Page text —
The paper titled “Causality Mining in Fiction” was published in the Proceedings of the Text2Story’22 Workshop, Stavanger (Norway) last month. Utilizing a new literary dataset and a SemEval dataset, Margaret—alongside co-authors Prof. Andrew Piper and undergraduate student Dane Malenfant—explores how we can use NLP to detect these causal relationships within a literary text, particularly in contemporary literary works. Given their findings, Margaret suggests that future research might study how causal relations are encoded differently across different texts, text types, or textual communities.
Margaret et al’s research project ties to prior research in narrative studies that shows that causality is fundamental in understanding what we read. Thus, the original interest of the researchers was to look at causality as a fundamental part of the interpretation of narrative texts. Margaret explains that one of their main objectives was to test how NLP can be used to detect and understand causality both at a broad scale or across a single text. Prior research in the NLP community covers a multiplicity of disciplines and contexts but lacks approaches to causality in literature, and this project starts to fill in that gap in NLP research. Margaret and her co-authors create baseline measurements for model performance, so they can continue to research causality in literary texts. They see it as a first step for future research in causality.
The contributions of this project as explained by Margaret encompass developing computational models that detect causality between narrative events and the presence of causal association within a sentence. She believes bringing in computational methods and dissecting how and where they work well can help answer bigger questions such as What is causality? and What is its role in narrative? Margaret explains: "If we understand causality, we might be able to theorize on why certain texts are convincing based on the sequence of causally related narrative events. For instance, why certain narratives around the cause of the Covid-19 pandemic are more persuasive than others." Margaret et al’s project will thus enable other interested scholars to start testing their theories on how causality operates in texts or across texts.

Problem details — In the page text, which workshop's proceedings published the paper "Causality Mining in Fiction"?

[Stored data entries]
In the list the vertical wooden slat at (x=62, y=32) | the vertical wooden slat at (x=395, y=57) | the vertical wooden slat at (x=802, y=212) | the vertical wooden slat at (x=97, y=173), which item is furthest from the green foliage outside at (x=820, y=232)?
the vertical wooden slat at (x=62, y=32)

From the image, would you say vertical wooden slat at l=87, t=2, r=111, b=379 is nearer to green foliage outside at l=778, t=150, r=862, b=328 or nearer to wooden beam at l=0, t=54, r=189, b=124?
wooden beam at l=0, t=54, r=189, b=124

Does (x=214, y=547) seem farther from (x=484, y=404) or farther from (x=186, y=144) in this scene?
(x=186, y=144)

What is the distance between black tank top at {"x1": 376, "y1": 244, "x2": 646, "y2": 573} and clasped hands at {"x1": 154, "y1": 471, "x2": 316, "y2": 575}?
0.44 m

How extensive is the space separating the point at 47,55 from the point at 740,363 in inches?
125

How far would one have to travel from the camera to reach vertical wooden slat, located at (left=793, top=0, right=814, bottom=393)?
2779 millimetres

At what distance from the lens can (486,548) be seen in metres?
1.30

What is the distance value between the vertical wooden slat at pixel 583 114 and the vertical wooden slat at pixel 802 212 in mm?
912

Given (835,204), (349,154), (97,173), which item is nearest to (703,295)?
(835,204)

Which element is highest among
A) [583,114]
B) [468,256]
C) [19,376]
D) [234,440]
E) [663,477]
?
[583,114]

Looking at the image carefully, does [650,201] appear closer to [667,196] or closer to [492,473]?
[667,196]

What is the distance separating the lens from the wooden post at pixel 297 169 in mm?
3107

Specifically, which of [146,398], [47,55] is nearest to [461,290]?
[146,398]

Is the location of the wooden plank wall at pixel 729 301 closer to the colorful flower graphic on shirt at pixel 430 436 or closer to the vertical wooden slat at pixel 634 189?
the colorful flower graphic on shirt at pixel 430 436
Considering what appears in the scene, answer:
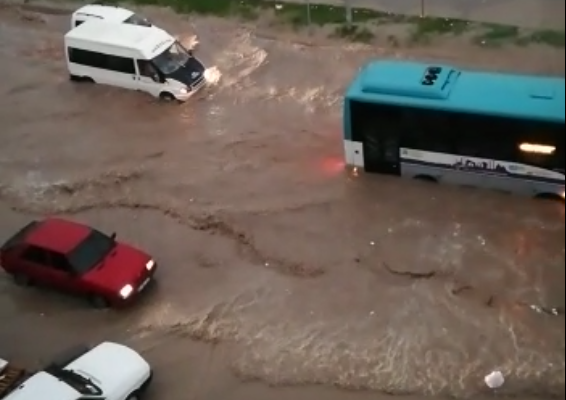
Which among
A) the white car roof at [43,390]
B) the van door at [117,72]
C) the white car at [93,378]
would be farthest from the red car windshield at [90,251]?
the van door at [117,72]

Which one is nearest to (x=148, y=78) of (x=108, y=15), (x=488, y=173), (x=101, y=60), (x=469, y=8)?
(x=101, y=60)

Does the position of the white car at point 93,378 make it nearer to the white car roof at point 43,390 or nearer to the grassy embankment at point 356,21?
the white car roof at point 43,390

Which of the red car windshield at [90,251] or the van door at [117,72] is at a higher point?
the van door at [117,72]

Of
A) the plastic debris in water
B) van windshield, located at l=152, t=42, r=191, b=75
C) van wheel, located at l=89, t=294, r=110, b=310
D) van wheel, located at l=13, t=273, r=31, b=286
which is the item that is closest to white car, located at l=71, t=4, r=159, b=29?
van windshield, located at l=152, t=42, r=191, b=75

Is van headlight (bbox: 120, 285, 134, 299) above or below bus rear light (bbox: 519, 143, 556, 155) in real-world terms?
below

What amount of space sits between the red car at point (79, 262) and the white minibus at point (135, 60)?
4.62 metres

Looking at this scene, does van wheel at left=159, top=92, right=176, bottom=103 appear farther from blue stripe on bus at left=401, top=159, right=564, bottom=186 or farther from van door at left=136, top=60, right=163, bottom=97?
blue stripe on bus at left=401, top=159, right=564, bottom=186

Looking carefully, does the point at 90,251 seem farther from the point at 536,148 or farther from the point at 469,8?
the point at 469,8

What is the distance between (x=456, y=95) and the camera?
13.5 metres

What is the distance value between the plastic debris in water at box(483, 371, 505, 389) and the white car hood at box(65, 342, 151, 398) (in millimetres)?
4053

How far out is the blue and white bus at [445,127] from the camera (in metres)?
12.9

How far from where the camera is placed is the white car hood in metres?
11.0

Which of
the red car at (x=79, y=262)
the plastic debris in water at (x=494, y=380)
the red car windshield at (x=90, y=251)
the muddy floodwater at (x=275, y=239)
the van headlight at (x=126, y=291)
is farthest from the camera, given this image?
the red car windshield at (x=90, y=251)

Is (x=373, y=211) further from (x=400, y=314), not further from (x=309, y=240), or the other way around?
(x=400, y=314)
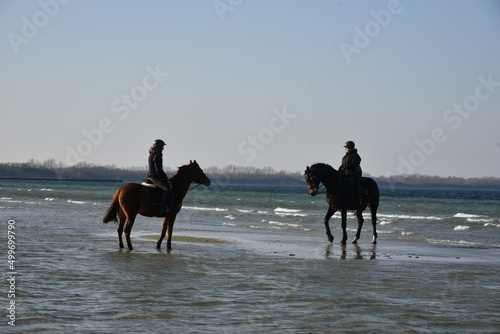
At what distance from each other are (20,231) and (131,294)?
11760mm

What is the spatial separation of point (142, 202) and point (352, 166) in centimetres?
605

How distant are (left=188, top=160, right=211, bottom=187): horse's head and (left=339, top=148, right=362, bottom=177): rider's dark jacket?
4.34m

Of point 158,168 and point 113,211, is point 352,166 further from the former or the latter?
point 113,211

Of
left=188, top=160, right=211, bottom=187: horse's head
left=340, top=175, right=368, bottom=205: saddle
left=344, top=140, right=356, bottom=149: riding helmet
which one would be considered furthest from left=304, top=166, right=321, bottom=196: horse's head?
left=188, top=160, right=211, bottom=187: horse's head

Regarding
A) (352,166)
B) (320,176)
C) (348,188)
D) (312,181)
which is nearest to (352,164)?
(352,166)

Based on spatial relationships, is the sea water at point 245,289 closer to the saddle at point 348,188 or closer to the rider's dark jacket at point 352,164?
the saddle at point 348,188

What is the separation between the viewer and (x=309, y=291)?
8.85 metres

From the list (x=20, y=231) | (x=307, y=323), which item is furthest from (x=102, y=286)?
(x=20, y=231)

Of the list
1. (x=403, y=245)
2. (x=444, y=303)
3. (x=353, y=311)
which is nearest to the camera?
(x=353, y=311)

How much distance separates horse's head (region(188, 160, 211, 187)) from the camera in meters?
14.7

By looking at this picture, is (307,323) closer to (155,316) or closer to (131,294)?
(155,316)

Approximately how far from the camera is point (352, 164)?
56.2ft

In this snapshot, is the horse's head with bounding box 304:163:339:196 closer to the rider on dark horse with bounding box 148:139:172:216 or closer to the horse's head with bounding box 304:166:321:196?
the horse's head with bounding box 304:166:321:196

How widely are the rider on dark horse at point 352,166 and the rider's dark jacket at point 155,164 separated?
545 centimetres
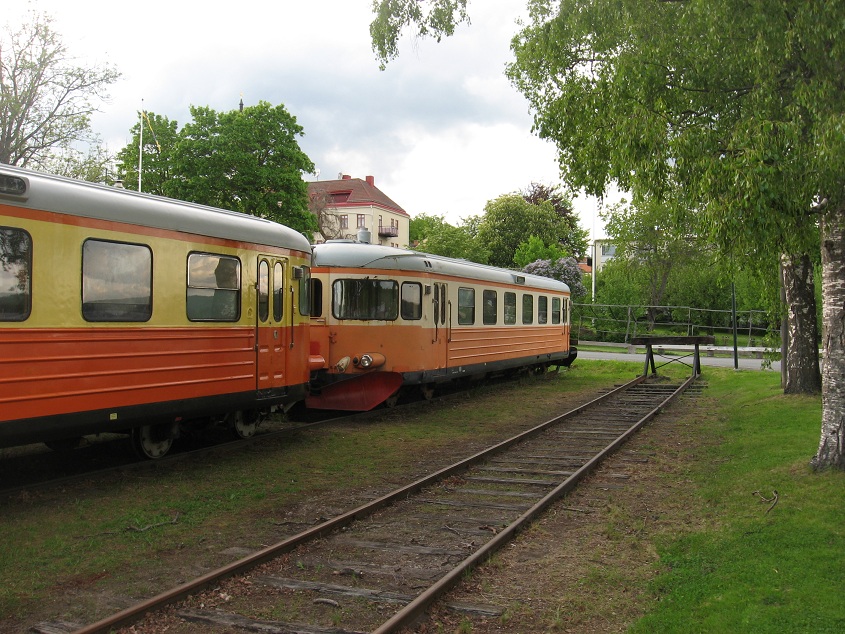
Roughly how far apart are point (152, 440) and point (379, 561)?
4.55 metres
==
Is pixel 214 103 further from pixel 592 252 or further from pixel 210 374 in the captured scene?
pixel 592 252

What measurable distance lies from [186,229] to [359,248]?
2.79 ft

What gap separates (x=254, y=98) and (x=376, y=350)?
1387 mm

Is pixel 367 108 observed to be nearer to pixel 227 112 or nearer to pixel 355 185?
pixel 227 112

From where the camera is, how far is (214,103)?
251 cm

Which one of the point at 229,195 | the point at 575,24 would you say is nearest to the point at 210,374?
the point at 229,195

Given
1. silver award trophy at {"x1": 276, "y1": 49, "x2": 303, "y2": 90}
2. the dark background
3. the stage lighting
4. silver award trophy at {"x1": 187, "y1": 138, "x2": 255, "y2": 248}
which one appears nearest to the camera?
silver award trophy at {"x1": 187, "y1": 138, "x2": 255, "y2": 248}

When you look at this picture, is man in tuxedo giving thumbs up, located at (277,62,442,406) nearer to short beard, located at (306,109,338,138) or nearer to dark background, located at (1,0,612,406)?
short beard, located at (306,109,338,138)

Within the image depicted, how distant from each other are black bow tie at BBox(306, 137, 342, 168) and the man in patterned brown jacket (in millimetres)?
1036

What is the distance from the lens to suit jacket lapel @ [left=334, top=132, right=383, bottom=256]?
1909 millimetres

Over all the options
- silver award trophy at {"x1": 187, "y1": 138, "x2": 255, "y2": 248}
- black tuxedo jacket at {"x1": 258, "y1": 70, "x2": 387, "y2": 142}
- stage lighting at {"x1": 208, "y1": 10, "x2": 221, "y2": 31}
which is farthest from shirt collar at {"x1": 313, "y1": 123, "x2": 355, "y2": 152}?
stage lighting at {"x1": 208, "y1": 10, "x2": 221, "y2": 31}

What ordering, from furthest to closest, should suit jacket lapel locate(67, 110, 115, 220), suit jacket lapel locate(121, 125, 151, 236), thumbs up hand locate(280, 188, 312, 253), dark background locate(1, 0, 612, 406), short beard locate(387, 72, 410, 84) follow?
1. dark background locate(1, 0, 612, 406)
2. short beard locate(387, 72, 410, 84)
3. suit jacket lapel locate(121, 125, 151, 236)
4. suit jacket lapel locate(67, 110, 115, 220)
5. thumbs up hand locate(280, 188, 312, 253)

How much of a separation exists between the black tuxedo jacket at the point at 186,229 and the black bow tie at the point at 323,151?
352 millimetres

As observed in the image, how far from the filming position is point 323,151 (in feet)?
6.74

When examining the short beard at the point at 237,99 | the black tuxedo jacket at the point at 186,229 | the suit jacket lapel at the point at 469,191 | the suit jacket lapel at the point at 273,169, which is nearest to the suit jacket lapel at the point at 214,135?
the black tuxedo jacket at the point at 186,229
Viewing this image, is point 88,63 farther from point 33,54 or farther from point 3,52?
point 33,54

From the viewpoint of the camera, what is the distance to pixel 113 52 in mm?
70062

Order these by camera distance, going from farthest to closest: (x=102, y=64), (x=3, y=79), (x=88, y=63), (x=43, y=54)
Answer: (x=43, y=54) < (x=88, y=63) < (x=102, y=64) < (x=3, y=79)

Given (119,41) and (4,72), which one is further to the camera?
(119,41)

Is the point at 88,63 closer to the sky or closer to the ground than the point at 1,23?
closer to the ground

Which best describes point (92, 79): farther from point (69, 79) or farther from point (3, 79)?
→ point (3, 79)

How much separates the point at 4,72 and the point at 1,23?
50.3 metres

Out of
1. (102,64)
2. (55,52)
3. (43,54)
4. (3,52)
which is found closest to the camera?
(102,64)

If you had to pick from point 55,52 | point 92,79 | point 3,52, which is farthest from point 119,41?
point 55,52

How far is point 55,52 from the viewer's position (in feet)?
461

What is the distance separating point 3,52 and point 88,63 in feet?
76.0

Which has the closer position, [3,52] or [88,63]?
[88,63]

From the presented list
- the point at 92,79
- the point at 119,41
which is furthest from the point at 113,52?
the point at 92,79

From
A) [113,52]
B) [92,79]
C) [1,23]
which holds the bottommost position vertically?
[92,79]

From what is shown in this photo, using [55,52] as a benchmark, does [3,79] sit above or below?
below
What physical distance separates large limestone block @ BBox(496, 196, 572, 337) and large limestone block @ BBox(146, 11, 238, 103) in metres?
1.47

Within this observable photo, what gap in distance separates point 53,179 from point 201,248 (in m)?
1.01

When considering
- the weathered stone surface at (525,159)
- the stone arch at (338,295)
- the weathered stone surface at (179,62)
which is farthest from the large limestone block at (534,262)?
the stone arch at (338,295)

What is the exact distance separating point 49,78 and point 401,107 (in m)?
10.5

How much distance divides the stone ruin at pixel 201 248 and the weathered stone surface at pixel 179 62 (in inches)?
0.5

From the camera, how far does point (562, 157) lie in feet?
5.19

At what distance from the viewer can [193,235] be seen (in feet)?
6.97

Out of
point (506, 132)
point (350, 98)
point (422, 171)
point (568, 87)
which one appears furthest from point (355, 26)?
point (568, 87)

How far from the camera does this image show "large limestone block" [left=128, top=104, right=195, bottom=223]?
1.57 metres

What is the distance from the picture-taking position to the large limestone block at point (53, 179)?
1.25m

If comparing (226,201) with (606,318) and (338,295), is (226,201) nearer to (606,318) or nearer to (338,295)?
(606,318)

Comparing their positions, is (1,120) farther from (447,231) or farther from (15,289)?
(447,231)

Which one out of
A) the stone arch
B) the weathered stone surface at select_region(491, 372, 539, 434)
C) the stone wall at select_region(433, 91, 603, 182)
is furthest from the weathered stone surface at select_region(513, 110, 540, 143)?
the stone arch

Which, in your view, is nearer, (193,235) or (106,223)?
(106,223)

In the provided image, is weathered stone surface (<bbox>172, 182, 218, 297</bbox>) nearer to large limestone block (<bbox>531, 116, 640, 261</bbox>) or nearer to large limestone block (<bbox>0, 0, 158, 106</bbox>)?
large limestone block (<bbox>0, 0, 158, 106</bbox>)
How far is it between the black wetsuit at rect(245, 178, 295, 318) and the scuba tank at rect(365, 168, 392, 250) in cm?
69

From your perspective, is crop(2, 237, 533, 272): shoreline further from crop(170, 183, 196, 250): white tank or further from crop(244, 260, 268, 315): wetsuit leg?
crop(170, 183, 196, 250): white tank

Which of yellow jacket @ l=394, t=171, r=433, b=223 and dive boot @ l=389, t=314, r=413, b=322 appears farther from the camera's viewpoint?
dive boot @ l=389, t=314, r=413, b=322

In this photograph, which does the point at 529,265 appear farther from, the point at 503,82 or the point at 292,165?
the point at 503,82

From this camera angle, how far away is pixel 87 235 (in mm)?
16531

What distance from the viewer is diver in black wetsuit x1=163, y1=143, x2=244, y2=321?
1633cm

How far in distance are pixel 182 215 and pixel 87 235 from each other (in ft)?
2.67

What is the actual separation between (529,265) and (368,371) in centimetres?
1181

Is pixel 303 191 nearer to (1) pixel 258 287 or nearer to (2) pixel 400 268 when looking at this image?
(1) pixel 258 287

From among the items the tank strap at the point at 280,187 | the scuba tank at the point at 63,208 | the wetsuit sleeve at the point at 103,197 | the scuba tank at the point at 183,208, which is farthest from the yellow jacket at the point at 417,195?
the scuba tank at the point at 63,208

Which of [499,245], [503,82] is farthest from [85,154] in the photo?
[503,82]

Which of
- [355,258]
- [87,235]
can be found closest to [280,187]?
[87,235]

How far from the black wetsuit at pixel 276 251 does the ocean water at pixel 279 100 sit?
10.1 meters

Answer space — The Proceedings of the Text2Story'22 Workshop, Stavanger (Norway).